* [AIM OF THE EXERCISE]: Return precisely the opening lines of the listing below, ending with the line that contains "category: robin".

☆ ☆ ☆

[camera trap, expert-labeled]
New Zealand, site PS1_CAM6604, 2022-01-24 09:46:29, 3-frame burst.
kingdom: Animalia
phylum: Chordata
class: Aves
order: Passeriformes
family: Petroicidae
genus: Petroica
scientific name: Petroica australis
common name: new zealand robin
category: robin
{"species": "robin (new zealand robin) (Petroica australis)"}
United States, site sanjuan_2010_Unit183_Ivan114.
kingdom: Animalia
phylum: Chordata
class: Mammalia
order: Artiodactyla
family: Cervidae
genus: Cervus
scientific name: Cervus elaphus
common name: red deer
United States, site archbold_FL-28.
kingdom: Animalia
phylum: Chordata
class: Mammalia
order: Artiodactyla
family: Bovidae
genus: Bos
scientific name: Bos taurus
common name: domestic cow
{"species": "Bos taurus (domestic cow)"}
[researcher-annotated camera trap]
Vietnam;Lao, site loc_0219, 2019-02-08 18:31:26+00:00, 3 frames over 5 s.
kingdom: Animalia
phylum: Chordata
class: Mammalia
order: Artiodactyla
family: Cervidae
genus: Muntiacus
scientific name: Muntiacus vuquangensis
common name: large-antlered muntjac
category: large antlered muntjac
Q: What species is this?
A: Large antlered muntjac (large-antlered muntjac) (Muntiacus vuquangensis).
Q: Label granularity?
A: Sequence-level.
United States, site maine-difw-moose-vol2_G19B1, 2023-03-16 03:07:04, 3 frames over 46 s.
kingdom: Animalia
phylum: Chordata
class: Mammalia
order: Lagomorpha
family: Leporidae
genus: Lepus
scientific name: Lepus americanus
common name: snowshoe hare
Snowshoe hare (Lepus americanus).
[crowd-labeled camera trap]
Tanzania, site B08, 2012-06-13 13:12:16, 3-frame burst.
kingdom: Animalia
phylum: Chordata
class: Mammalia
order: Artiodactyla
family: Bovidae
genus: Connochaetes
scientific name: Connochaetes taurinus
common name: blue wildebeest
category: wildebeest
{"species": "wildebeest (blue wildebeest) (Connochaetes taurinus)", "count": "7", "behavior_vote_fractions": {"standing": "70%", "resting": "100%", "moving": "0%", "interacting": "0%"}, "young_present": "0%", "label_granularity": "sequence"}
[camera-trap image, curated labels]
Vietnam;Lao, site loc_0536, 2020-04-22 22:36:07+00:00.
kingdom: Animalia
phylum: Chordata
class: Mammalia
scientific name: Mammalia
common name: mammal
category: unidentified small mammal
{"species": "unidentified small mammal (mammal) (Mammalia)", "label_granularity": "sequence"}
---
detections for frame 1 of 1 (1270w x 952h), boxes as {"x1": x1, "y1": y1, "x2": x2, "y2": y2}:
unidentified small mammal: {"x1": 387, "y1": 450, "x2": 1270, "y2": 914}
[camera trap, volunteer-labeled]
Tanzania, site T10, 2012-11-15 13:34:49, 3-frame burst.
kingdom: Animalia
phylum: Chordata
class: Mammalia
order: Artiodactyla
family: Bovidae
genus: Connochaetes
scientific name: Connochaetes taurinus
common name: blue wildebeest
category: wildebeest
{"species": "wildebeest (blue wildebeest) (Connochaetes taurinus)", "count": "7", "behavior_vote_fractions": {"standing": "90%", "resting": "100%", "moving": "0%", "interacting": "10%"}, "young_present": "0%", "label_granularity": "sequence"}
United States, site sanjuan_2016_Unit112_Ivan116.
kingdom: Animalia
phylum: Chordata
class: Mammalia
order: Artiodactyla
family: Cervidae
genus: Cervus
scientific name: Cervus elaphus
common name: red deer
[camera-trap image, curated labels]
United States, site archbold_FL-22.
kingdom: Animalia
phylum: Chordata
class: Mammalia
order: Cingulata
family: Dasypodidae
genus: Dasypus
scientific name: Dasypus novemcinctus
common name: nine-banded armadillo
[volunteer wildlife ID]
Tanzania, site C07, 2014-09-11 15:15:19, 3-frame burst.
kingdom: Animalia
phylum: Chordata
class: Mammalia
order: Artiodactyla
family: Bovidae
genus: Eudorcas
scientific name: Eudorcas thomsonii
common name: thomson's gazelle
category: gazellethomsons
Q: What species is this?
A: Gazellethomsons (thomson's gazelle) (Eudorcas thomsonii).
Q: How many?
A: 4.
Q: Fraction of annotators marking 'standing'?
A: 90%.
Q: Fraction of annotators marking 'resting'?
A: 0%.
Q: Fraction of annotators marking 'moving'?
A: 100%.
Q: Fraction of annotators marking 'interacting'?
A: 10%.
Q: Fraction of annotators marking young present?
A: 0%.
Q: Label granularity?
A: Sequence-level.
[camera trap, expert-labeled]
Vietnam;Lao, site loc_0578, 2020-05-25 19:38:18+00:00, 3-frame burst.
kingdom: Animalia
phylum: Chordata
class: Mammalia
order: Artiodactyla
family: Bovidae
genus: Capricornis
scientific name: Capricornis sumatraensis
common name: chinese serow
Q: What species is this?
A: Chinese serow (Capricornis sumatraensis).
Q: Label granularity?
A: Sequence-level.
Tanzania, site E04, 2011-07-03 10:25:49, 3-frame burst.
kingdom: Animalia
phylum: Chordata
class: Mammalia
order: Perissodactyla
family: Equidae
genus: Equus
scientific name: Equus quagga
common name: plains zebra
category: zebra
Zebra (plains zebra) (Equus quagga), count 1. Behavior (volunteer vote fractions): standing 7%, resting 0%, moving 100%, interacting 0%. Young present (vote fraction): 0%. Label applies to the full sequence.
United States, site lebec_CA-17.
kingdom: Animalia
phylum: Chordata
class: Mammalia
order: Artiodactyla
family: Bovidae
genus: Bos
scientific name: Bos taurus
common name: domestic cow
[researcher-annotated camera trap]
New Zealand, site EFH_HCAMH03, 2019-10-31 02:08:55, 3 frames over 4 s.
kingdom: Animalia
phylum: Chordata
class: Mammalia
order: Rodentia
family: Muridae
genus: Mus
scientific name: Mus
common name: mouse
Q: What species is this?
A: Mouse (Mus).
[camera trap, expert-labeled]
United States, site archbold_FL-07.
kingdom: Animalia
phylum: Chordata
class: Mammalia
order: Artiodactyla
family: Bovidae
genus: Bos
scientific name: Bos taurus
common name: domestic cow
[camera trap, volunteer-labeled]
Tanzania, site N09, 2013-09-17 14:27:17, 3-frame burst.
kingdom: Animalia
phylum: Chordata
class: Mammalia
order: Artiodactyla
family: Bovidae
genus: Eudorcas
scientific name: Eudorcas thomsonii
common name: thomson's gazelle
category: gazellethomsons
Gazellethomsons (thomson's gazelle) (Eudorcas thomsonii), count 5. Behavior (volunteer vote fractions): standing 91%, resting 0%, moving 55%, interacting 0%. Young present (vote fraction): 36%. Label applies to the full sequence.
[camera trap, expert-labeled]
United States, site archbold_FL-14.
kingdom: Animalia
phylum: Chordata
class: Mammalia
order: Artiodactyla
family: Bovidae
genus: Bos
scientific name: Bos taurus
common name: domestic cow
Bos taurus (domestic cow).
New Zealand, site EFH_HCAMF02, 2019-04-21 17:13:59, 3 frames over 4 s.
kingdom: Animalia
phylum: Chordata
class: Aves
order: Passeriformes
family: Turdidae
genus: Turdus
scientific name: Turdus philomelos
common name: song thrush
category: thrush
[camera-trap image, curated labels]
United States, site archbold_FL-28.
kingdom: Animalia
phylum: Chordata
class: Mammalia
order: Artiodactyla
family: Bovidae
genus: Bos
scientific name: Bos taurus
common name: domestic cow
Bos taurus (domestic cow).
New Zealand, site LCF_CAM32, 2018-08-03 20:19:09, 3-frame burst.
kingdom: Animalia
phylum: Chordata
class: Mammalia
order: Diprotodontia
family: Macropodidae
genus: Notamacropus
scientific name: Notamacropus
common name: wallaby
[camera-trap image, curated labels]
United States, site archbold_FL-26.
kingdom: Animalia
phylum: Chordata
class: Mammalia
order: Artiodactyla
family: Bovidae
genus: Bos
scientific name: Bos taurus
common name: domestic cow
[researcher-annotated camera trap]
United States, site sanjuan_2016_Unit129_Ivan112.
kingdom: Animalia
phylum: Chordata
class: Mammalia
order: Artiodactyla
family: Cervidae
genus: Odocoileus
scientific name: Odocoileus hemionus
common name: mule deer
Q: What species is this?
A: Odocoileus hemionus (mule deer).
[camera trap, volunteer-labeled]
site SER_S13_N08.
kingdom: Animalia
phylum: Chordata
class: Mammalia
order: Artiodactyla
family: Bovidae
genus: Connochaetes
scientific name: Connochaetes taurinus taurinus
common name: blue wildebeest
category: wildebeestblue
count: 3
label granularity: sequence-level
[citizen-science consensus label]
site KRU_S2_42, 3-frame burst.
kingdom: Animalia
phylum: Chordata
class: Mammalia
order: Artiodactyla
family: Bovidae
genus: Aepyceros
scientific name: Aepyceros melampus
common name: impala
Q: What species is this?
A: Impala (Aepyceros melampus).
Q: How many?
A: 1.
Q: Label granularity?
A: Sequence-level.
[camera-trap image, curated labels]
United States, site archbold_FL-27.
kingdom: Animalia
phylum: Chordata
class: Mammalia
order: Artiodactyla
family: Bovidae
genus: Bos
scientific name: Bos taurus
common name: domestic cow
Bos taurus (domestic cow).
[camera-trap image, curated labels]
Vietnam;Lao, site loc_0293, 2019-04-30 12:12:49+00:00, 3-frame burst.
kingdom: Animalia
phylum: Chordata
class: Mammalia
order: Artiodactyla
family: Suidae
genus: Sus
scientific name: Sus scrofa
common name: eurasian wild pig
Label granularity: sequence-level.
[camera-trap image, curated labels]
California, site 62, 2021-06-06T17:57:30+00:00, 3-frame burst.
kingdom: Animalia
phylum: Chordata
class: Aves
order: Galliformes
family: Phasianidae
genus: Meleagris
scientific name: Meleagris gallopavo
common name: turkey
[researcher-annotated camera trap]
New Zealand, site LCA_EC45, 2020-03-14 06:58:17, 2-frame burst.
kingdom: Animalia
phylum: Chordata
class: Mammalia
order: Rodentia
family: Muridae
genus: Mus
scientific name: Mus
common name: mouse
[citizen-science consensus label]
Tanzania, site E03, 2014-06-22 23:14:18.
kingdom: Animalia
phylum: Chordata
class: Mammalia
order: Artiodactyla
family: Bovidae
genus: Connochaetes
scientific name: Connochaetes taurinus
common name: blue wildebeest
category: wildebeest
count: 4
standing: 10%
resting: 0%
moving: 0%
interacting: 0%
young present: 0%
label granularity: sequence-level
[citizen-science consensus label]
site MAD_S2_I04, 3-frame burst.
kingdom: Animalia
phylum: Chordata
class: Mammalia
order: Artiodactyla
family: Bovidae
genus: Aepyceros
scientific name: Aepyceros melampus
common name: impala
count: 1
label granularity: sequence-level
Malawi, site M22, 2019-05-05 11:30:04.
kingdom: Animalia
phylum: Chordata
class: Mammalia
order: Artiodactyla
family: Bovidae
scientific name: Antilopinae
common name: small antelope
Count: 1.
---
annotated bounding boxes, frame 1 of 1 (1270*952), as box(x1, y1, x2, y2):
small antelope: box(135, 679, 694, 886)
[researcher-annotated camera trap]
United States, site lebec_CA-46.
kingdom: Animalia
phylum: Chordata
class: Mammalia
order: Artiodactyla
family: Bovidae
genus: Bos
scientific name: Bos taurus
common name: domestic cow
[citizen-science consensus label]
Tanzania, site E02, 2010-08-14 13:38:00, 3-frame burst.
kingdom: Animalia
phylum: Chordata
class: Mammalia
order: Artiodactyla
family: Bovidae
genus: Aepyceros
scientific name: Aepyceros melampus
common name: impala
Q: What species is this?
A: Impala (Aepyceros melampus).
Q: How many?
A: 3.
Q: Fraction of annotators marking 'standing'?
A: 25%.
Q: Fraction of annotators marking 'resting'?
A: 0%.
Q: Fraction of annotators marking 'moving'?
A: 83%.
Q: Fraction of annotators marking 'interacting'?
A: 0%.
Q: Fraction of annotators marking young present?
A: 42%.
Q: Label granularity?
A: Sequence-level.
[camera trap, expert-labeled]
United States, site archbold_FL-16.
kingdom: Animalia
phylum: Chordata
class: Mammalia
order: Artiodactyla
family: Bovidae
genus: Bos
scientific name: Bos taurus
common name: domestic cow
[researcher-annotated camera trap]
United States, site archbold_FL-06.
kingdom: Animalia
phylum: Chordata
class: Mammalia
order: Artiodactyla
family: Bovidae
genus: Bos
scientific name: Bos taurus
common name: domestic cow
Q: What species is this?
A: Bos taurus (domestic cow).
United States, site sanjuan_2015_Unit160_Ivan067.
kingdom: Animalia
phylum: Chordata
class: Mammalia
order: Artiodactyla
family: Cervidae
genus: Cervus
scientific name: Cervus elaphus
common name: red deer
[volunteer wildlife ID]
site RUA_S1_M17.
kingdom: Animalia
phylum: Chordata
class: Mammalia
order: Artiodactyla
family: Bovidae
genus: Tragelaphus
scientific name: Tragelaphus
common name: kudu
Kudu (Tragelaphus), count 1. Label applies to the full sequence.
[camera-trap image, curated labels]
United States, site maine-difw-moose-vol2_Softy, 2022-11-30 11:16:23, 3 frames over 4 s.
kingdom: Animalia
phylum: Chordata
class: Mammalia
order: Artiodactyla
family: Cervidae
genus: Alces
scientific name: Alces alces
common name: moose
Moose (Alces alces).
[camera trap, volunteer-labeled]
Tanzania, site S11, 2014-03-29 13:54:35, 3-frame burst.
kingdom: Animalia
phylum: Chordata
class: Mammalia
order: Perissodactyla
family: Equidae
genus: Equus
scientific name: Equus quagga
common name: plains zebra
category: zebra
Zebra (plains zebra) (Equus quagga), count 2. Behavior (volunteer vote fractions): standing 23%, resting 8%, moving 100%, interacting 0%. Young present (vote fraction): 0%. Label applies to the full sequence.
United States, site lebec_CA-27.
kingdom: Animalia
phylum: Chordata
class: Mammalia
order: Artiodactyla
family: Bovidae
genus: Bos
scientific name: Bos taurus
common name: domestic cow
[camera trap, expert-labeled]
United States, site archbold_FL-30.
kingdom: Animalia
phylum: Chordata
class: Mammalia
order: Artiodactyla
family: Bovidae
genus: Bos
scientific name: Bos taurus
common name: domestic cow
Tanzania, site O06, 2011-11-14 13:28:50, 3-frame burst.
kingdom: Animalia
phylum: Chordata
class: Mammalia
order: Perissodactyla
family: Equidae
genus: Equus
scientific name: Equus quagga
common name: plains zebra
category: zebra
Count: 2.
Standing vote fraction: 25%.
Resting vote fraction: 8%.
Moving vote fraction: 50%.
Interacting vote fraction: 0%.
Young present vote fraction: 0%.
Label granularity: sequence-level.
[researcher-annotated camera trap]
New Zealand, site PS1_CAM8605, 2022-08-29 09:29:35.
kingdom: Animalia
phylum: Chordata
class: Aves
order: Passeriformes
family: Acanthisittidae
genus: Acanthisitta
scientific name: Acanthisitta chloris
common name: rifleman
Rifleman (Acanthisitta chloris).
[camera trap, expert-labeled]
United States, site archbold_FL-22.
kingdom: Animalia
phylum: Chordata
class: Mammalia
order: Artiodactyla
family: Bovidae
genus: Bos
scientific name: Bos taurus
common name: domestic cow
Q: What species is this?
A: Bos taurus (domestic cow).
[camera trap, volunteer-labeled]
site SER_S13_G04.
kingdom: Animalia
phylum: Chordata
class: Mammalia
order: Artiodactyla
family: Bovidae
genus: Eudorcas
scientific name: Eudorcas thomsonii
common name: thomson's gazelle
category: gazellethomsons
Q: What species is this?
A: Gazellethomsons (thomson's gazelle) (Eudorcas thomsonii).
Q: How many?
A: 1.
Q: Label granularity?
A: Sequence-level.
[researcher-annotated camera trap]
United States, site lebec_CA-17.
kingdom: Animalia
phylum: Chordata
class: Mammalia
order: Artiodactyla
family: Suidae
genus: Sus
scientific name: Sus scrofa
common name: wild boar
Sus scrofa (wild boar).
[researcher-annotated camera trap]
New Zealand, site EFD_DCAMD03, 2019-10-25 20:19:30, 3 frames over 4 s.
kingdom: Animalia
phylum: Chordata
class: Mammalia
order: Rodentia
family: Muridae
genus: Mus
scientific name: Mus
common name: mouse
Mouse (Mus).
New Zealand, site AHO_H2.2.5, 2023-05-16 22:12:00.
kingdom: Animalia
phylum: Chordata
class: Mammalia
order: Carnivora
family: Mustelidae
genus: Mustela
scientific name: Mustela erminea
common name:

☆ ☆ ☆

* [EXERCISE OUTPUT]:
[camera trap, expert-labeled]
New Zealand, site PS1_CAM6604, 2022-01-24 09:46:29, 3-frame burst.
kingdom: Animalia
phylum: Chordata
class: Aves
order: Passeriformes
family: Petroicidae
genus: Petroica
scientific name: Petroica australis
common name: new zealand robin
category: robin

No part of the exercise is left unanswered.